These limitations notwithstanding, the results of this study point to the combination of non-subunit-selective NMDA and 5-HT2 receptor antagonists as a potential treatment option for aggression and antisocial behavior, at least in MAOA-deficient subjects.

4. Materials and Methods

Aggressive behavior is a major public health problem, and its therapy remains highly challenging. Here, we documented that the combination of DIZ (which shares the non-competitive NMDA antagonism with the FDA-approved drug ketamine) and KET may reduce aggression and antisocial behavior, with a better safety and tolerability profile than each monotherapy, in MAOA-deficient mice. Further studies will be needed to verify whether this pharmacological strategy may be effective against other neurobiological subtypes of pathological aggression.

5. Conclusions

5.1. Animal Husbandry

A total of 332 (n = 158 WT; n = 174 MAOA KO) experimentally naive 129S6 male adult (2–3 months old) mice, weighing 25–32 g, were used for this study. MAOAA863T KO mice were generated as previously described [13]. Animals were housed in group cages (4–5 animal/cage) with ad libitum access to food and water. The room was maintained at the recommended temperature of ~18–23 °C and 40–60% humidity, and housed under a reversed light: dark cycle (lights off at 07.00 h and on at 19.00 h). Behavioral experiments occurred during the dark phase between 9 a.m. and 4 p.m. In all the experiments, male MAOA KO hemizygous mice were compared with their WT littermates. As the MAOA gene is an X-linked gene [66], male offspring of MAOA KO dams are either MAOA KO or WT. No heterozygous or homozygous male mice are available for this line of animals. Mice from at least three different litters were used to minimize potential litter effects. All experimental procedures were conducted in accordance with the National Institute of Health guidelines and approved by the Animal Use Committees of all Institutions.

5.2. Drugs

The following drugs were used: DIZ maleate (Sigma-Aldrich, St. Louis, MO, USA), Ro-256981 (Tocris Bioscience, Bristol, UK), KET (Sigma-Aldrich). DIZ and Ro-256981 were dissolved in 0.9% saline and administered intraperitoneally in an injection volume of 10 mL/kg. KET was dissolved in 10% β-Cyclodextrin, brought to volume with Ringer solution (1:5), and injected bilaterally into the mPFC in an injection volume of 0.1 μL (side).

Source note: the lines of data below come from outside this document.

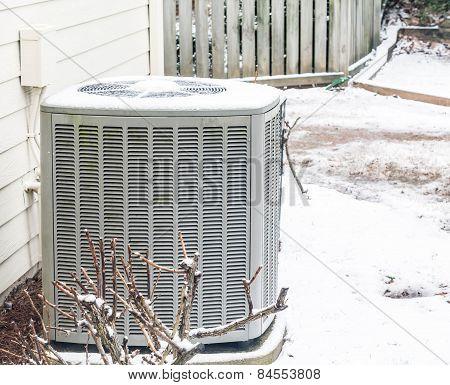 Air Conditioner Unit In The Snow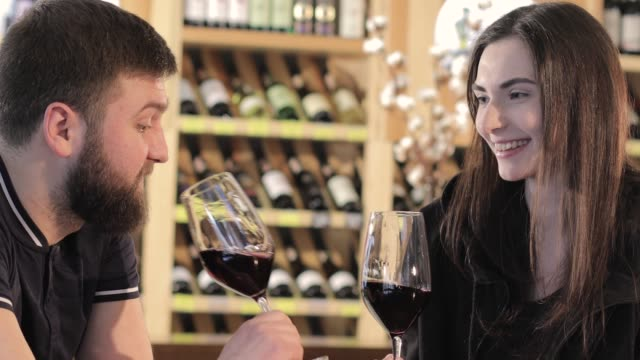a girl and a guy in a restaurant communicate and drink red wine, a young couple drinks red wine at a table in a restaurant or cafe - data scritta video stock e b–roll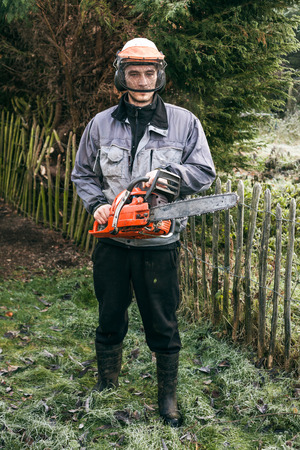 Portrait of professional gardener with chainsaw standing in the garden.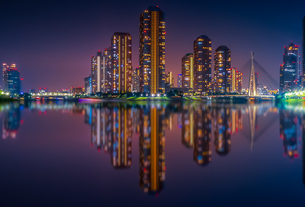 Reflection Of Illuminated Buildings In City At Nightの写真素材 [FYI04470761]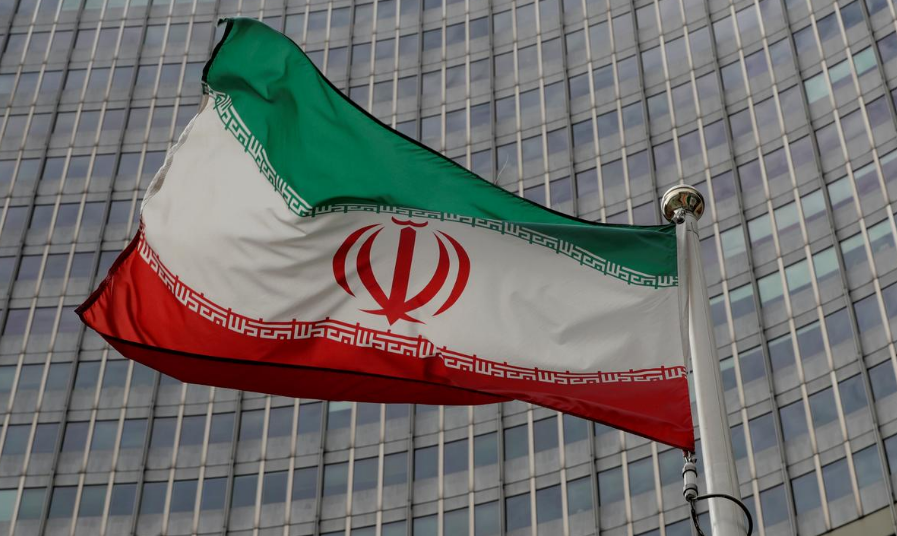 FILE PHOTO: An Iranian flag flutters in front of the International Atomic Energy Agency (IAEA) headquarters in Vienna, Austria September 9, 2019.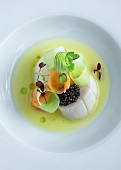 Scallop soup with caviar, leek and carrots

5.3. Surgical and Drug Microinjection Procedures

Mice were anesthetized with a combination of chloral hydrate, magnesium sulfate, and pentobarbital sodium (Equithesin) and placed in a stereotaxic apparatus (Kopf Instruments, Tujunga, CA, USA). Under aseptic conditions, mice were shaved, and their scalp was retracted. A single midline burr hole was drilled. A double stainless steel guide cannula was inserted into the target area and secured with a drop of cyanoacrylate adhesive, and covered with dental cement. The following mPFC coordinates were selected based on the Paxinos and Franklin mouse brain atlas [67]: AP: +1.8 mm; ML: 0.0 mm; DV: −2.5 mm (from the skull surface). Following surgery, mice were housed in individual rectangular plastic cages, located side by side to prevent the influence of chronic stress due to isolation. Analgesic and antibiotic treatments were provided under the direction of the staff veterinarian. Mice were monitored daily until the sutures were removed and then once to twice weekly until completion of the study. Neither postoperative pain nor discomfort (decreased activity, decreased food, and water intake, weight loss, vocalizations, rough hair coat, hunched posture) were evidenced. However, two WT and three MAOA KO mice were excluded from the analyses due to their poor performance in the behavioral tests (startle reflex below the value of 100 AU in response to pulse stimuli). mPFC drug microinjections were carried out with stainless steel injectors, extending 1.0 mm below the tip of the guide cannulae. Injectors were attached to a 5 μL Hamilton syringe using PE-10 tubing, connected to a CMA microinjection pump. Following the infusion (0.05 μL/side), the injector remained in place for 1 min to allow the drug diffusion. On completion of testing, mice were sacrificed, and the locations of cannula tips were histologically verified by trained operators blind to behavioral results (Supplementary Figure S1). Three animals with errant locations of the targeted areas were excluded from the analysis.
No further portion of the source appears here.